Group cognitive behavioural therapy for women with depression: pilot and feasibility study for a randomised controlled trial using mixed methods
- Equal contributors
1 Academic Unit of Primary Health Care, School of Social and Community Medicine, University of Bristol, Canynge Hall, 39 Whatley Road, Bristol, BS8 2PS, UK
2 Avon and Wiltshire Mental Health Partnership NHS Trust (AWP) Redgables Hilperton Road Trowbridge, BA14 7JE, UK
3 Avon and Wiltshire Mental Health Partnership NHS Trust (AWP) Callington Road Hospital Bristol BS4 5BJ, UK
4 Academic Unit of Psychiatry, School of Social and Community Medicine, University of Bristol, Oakfield House, Oakfield Grove, Clifton, Bristol BS8 2BN, UK
BMC Psychiatry 2011, 11:82 doi:10.1186/1471-244X-11-82Published: 13 May 2011
Group Cognitive Behavioural Therapy (CBT) may provide a means of improving mental health among people with depression but few studies have explored its effectiveness. Our aim was to examine the feasibility and acceptability of a randomised controlled trial of a group intervention based on CBT principles for women with depression in primary care.

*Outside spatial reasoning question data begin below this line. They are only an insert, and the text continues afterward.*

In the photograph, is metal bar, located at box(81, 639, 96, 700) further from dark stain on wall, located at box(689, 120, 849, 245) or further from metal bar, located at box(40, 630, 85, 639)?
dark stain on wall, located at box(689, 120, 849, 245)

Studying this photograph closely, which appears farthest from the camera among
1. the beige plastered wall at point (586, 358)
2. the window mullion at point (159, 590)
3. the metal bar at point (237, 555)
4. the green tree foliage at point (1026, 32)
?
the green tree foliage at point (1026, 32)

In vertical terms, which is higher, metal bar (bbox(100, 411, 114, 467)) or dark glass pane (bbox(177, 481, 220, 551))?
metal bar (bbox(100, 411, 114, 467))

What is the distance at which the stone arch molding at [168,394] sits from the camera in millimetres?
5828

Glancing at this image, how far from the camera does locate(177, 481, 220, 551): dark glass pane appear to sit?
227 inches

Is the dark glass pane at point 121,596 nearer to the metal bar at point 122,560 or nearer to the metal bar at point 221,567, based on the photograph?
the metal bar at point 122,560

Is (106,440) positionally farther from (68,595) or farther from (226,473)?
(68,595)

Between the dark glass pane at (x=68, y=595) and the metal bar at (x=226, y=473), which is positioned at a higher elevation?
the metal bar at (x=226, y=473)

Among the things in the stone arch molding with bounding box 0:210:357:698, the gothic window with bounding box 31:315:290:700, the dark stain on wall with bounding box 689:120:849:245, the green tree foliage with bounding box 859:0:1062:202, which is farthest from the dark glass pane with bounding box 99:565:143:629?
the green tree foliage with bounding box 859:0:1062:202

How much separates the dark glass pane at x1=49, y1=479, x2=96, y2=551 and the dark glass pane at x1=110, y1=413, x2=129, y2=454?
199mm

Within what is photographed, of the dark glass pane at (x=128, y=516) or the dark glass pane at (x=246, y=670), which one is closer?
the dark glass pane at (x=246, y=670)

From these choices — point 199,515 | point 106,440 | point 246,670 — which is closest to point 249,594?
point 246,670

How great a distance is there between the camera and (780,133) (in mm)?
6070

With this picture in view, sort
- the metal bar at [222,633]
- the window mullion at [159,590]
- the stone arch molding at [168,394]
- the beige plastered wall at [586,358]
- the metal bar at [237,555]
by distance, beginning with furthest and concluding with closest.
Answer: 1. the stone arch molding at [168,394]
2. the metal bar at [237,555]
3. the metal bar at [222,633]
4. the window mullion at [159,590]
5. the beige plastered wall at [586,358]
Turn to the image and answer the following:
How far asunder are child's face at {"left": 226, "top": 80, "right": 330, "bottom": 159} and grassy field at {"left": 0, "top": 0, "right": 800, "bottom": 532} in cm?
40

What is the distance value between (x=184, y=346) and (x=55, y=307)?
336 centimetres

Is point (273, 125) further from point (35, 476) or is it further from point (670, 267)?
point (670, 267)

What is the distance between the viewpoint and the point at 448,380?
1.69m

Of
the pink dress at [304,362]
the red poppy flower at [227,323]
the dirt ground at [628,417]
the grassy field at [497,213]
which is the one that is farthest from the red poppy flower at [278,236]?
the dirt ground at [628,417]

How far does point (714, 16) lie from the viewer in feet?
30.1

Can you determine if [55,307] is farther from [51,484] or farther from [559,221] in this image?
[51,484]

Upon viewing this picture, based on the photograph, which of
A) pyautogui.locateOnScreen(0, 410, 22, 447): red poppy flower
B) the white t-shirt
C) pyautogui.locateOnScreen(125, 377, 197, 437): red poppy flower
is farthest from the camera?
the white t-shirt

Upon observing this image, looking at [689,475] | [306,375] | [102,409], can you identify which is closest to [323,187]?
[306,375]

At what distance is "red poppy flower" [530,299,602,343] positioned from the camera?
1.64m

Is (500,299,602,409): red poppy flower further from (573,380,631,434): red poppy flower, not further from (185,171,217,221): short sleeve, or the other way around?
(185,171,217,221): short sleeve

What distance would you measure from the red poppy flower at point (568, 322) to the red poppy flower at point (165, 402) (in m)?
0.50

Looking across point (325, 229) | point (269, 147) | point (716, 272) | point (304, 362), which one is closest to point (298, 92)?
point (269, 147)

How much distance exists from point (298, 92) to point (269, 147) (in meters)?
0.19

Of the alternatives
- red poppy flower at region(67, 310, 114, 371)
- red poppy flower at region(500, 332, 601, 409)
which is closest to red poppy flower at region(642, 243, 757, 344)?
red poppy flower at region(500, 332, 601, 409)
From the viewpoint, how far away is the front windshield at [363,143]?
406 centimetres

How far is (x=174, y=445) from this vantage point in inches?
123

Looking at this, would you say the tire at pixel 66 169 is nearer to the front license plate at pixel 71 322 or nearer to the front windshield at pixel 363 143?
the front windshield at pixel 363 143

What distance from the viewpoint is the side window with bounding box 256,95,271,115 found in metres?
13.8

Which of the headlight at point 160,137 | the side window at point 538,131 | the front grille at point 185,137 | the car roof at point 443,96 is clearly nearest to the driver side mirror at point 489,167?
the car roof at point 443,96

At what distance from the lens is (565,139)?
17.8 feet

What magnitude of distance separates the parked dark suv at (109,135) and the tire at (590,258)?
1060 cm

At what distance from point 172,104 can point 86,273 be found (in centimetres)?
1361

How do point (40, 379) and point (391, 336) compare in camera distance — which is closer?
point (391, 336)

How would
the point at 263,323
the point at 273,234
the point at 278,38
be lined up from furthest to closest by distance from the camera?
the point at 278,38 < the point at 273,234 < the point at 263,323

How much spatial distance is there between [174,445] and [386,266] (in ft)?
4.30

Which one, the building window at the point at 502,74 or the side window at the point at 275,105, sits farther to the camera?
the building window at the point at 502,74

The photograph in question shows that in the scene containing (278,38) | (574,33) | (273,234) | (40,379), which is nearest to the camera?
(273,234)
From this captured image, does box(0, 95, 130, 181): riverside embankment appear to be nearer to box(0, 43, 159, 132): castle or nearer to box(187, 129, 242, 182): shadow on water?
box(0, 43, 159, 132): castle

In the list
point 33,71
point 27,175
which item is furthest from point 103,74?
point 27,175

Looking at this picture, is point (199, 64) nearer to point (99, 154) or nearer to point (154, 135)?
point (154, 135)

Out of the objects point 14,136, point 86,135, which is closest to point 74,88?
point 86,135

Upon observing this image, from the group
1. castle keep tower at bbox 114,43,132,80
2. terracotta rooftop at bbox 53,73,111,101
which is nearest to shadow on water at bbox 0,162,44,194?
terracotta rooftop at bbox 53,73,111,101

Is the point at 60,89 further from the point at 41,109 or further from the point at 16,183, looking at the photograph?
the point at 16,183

Women aged 30 to 55 years were recruited and randomly assigned to either 12 weeks of the group intervention or usual care (control). The group intervention was based on a manual and used CBT and problem solving principles with weekly topics including raising activity levels, spotting and catching negative thoughts, problem solving and relaxation. Women were recruited from deprived areas of Bristol. The groups were run by facilitators with some experience and background in group work and one weeks training in use of the course manual. Assessments of mental health were made using measures including the PHQ-9. Follow-up was at 3 and 6 months after the intervention. Qualitative methods were used to support the design of the intervention and to help understand issues of acceptability and feasibility. Interviews were conducted with all participants at baseline and at 3 and 6 months although detailed qualitative analysis was based on a purposive sample of 20 participants at the 3 time points.

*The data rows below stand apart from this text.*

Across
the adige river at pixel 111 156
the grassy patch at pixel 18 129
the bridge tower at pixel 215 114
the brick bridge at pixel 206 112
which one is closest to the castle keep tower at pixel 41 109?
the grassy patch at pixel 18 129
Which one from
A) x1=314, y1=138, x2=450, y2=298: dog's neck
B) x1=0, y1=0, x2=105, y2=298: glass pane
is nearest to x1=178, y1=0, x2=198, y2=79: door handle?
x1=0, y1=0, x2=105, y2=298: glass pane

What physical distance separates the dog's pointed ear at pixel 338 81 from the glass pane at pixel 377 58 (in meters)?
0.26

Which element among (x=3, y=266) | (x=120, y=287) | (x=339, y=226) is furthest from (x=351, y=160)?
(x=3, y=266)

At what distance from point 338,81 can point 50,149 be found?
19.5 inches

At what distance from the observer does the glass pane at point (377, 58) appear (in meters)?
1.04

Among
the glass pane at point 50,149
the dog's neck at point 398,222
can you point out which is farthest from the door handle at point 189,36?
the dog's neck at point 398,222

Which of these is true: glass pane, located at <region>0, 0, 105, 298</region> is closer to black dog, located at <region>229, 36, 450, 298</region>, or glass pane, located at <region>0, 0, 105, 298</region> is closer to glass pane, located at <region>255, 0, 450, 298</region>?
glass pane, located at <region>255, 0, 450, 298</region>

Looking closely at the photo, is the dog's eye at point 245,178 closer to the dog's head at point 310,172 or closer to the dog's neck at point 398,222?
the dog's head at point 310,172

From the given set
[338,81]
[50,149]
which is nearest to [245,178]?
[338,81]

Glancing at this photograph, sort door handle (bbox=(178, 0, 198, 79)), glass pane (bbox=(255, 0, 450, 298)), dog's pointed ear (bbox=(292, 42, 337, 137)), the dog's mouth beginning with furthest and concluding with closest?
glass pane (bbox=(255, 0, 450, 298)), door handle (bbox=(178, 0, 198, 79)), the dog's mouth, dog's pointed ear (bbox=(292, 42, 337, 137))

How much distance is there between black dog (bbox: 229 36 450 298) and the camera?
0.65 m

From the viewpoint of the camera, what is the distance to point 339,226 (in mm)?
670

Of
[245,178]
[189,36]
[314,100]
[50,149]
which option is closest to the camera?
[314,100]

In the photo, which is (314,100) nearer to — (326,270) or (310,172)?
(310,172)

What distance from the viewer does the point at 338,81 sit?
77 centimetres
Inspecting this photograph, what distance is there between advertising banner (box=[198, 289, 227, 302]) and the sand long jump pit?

Of the 86 participants assessed for eligibility, 52 were allocated to the intervention arm and 21 to the control group. The intervention was delivered according to the manual despite the limited training of the facilitators. The intervention was received favourably by participants and facilitators, with good attendance at sessions for those who engaged with the intervention. Follow up rates at 3 and 6 months for women in both the intervention and control arms were also good. The trial methodology used was appropriate and feasible.
This study showed that a randomised controlled trial of group CBT for women with depression is feasible and the intervention is acceptable, and may possibly prove to be effective in a larger trial. The cost effectiveness of group CBT for depression should be explored further in a full trial.